§ **Task requirements**
Count the lines in the items below that contain the word "image", treating uppercase and lowercase as different. Reply with the number alone.

§ **Material supplied**
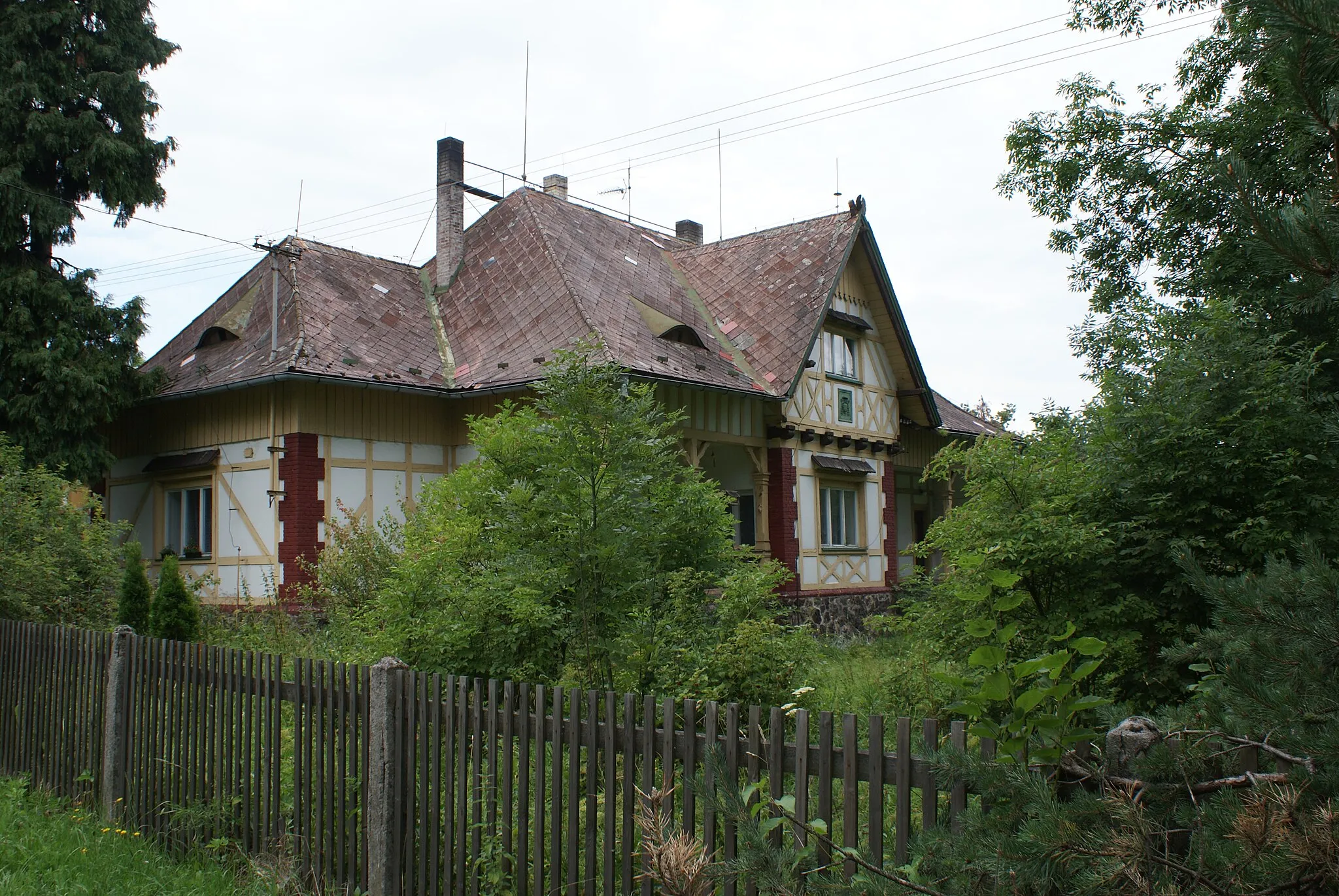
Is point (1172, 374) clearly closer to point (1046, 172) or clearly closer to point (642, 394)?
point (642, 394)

* * *

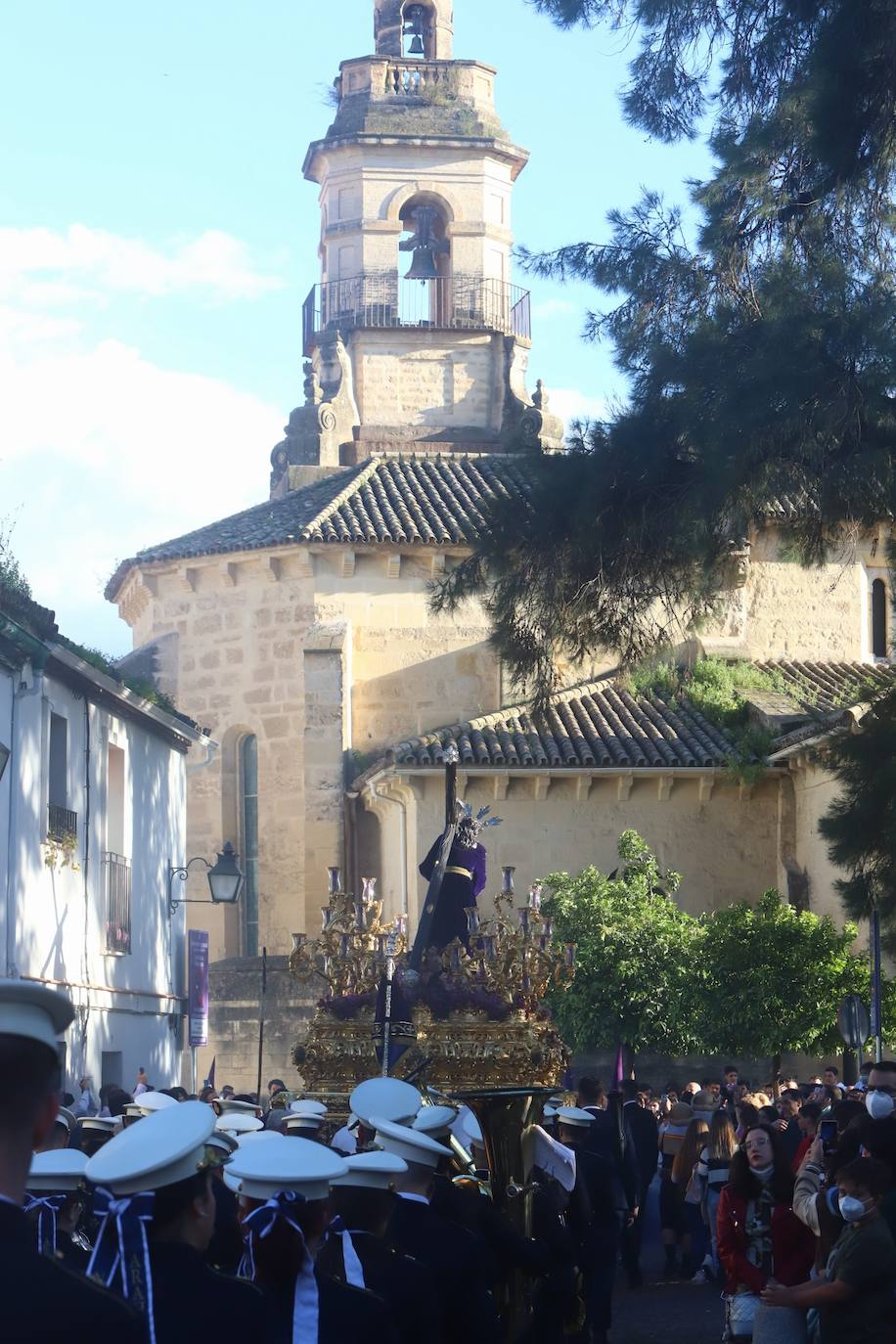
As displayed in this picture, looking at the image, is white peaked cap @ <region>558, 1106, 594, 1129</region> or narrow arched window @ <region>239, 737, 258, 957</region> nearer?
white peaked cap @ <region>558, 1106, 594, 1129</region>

---

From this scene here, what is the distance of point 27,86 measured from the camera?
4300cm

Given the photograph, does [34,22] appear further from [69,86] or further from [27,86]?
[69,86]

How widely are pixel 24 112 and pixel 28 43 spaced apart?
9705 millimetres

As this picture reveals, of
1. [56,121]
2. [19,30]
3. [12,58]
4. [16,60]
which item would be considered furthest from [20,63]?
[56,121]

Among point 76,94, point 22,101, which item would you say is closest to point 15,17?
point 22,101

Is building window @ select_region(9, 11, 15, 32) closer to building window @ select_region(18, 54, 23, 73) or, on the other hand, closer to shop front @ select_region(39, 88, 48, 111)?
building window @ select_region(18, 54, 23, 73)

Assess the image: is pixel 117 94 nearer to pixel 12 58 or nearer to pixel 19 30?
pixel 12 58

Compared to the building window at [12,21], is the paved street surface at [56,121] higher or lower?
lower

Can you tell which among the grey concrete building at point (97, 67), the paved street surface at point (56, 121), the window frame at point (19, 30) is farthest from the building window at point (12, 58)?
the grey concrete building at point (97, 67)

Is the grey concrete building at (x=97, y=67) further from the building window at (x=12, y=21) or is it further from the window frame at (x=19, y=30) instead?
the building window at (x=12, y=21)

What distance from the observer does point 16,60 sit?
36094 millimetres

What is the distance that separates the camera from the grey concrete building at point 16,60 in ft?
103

§ **Reply to the exercise**
2